Page excerpt
If I'm going to shell out $10 for agood library. I expect you to be on call 24/7. WhEN I WAS child, I never took recess. Never tooks naps in kindergarten either. What abunch of pussies.

Seriously- totally forgot about labor day. I should have knwon since it's our annual arts festival(Bumbershoot) and it's raining hard. happens evry year,

Thanks, Aaron-and Theo for the tip-much appreciated. NOW I can say,lovin' the Ukelele.


----------



## Mahlon (Sep 6, 2009)

R. Soul @ Fri Sep 04 said:


> Gosh. I can't believe you all need to hear demos. This thing is $10, not $249 :o



I don't need to hear a demo to make a decision for spending $10. I'd just like to hear a demo if there is one available.

Mahlon


----------



## Aaron Dirk (Sep 7, 2009)

A cool little demo sent in from Theo Krueger using just the single notes
Uku Goes Classic


----------



## Patrick de Caumette (Sep 7, 2009)

Aaron,

I wish this demo would have been posted earlier: I certainly would have bought the ukulele then... :?


----------



## Mahlon (Sep 8, 2009)

Thanks Aaron.

Mahlon


----------



## madbulk (Sep 8, 2009)

Patrick de Caumette @ Mon Sep 07 said:


> Aaron,
> 
> I wish this demo would have been posted earlier: I certainly would have bought the ukulele then... :?



definitely.
I agree with some but not all that 10 bucks is 10 bucks. Plus the time to order it, install it and find out if it's useful.
my loss.


----------



## Aaron Dirk (Sep 8, 2009)

*Ukulele Update*
Seventh chords fix

http://www.LyricalDistortion.com/Update ... Update.rar


----------



## sirbellog (Sep 8, 2009)

yes, Aron, this really sucks....

I can't even start to understand how you dare to sell instruments in this price range (not little money !!) without providing at least 4 or 5 mp3 demos, a 10 min video tutorial to show the real time playability, and without offering a total refund in case of unsatisfaction, along of course with a financial bonus to compensate for the waste of time....
And by the way you should really consider a "single-click" automated ordering process, right from your posts, for busy people like us.

Exercise details
Write out the passage of the ukulele forum thread from "Patrick de Caumette @" up to and including "definitely.", reproducing each character unchanged.

Data provided
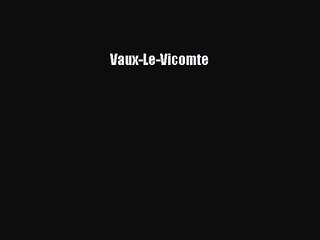 Vaux-Le-Vicomte  Free PDF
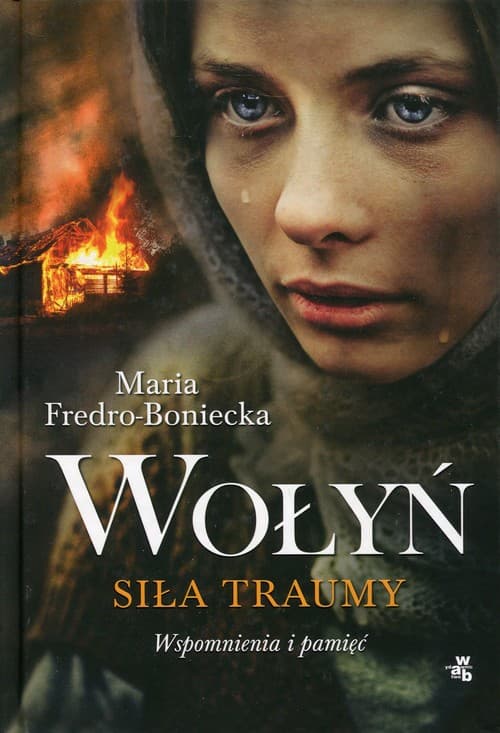 Wołyń. Siła traumy. Wspomnienia i pamięć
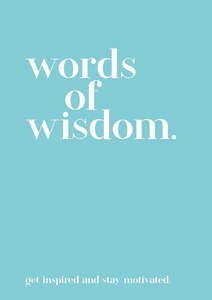 Modern Quotable: Words of Wisdom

Response to this exercise
Patrick de Caumette @ Mon Sep 07 said:


> Aaron,
> 
> I wish this demo would have been posted earlier: I certainly would have bought the ukulele then... :?



definitely.